## BRANO RIPORTATO

Il Sole 24 Ore, 11 dicembre 2017
Una trappola da 31 miliardi grava sui conti del futuro
Un macigno da oltre 70 miliardi che dal 2011 pesa sui nostri conti pubblici, con il suo ingombrante fardello di aumenti automatici dell’Iva e delle accise sui carburanti. Stiamo parlando delle ormai tristemente famose «clausole di salvaguardia», introdotte a tutela degli equilibri di finanza pubblica. In sostanza, per blindare i saldi, rassicurare la Commissione europea e i mercati, i governi succedutisi in questi anni hanno dovuto fare i conti con questa sorta di garanzia obbligata di ultima istanza. Il che vuol dire che qualora i tagli di spesa o gli aumenti di entrate indicati nelle manovre di finanza pubblica non avessero raggiunto (o non raggiungeranno) gli obiettivi prefissati, ecco pronto il piano B: l’incremento automatico appunto di Iva e accise.
La buona notizia è che nell’ultimo triennio la bomba a orologeria è stata parzialmente disinnescata. La cattiva notizia è che l’effetto delle vecchie clausole non si è ancora esaurito. La spada di Damocle che pende su tutti noi continuerà a dispiegare i suoi effetti fino al 2020. Nel 2011 fu il governo Berlusconi a seguire questa strada, travolto dalla crisi dello spread e dalla sfiducia che si era ingenerata nei confronti del nostro Paese. Poi toccò ai successivi governi Monti e Letta, con le devastanti code con cui si sono trovati a fare i conti prima il governo Renzi poi il governo Gentiloni.
La bomba a orologeria
Vediamo più nel dettaglio di cosa si tratta, con riferimento al 2017-2020. Dalla lettura congiunta dei più recenti documenti programmatici e delle tabelle che corredano la legge di Bilancio ora all’esame della Camera in seconda lettura, apprendiamo che con la manovra correttiva dello scorso maggio chiesta da Bruxelles, pari a circa 3,4 miliardi, il Governo ha deciso di convogliare parte degli effetti strutturali delle misure in essa contenute alla parziale riduzione delle clausole.
Si tratta di 3,8 miliardi di tasse in meno (rispetto a quanto previsto in partenza) per il 2018, 4,4 miliardi nel 2019 e 4,1 miliardi nel 2020. Quante clausole restano in piedi? Presto detto: per il 2018, i residui 15,7 miliardi sono stati annullati dal Governo e sostituiti con il ricorso all’aumento del deficit (che passa dall’iniziale 1% all’1,6% del Pil).

## DATI FORNITI
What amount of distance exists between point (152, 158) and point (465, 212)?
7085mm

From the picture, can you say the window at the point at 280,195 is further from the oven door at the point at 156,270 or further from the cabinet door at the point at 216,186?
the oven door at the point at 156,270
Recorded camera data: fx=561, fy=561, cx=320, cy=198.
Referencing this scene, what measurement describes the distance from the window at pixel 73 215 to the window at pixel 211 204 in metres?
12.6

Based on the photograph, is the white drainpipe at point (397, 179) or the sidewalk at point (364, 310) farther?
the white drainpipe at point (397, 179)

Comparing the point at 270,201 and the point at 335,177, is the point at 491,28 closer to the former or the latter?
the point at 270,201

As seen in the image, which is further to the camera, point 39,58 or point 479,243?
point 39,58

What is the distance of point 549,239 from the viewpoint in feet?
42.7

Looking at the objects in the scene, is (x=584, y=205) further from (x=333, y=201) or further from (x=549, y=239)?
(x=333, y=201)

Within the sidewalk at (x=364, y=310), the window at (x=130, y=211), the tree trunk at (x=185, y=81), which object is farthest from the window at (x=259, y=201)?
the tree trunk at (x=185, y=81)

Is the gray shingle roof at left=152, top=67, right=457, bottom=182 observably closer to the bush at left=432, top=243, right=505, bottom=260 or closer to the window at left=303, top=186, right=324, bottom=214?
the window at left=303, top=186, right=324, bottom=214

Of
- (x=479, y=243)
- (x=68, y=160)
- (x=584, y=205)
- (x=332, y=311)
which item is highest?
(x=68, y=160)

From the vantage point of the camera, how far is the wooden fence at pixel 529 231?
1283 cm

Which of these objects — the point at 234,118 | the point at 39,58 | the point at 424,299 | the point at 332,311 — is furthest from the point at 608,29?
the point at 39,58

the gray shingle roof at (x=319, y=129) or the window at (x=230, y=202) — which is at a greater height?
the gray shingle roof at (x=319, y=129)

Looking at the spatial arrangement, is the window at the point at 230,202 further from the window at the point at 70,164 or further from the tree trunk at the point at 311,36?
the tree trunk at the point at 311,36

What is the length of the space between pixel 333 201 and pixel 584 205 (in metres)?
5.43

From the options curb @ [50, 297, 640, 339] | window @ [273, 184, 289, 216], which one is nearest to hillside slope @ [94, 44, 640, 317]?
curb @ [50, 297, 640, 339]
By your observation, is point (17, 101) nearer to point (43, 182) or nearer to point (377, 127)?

## COMPITO ASSEGNATO
Continua l'articolo sulle clausole di salvaguardia, ripartendo subito dopo la sua ultima frase.

## LA RISPOSTA
Il problema si riproporrà nel 2019 per 12,4 miliardi e nel 2020 per 19,2 miliardi. In poche parole, qualora il governo che si insedierà dopo le prossime elezioni non individuerà altre risorse, dal 1° gennaio 2019 l’aliquota ridotta dell’Iva del 10% passerà all’11,5% e nel 2020 aumenterà di un altro punto e mezzo. L’aliquota ordinaria salirà dal 22 al 24,2% nel 2019 e al 25% nel 2021. A completare il quadro, arriveranno aumenti delle accise per 350 milioni dal 2019.
Una raffica di aumenti delle imposte indirette, dunque. Se non si riuscirà ad evitarli, occorrerà calcolarne gli effetti recessivi, e non è proprio una bella prospettiva per un’economia in lenta e faticosa ripresa, che ha lasciato sul campo negli anni della crisi quasi 10 punti di Pil.
In che modo le clausole hanno condizionato le recenti manovre? Prima ancora di metter mano alle misure di politica economica vere e proprie, Governo e Parlamento hanno dovuto assolvere al compito di evitare questa vera e propria raffica di aumenti delle tasse. Con il risultato che si sono ristretti i margini per azioni dirette al sostegno dello sviluppo e dell’occupazione. In diversi casi vi si è fatto fronte in prevalenza utilizzando l’arma del deficit.
La scorciatoia di aumentare il deficit
Nel 2015-2016, gran parte dei 19 miliardi di flessibilità concessi da Bruxelles sono stati convogliati proprio alla disattivazione parziale delle clausole. Ne troviamo riscontro appunto nell’aumento del deficit, che in ogni caso non ha mai superato il tetto massimo del 3% del Pil.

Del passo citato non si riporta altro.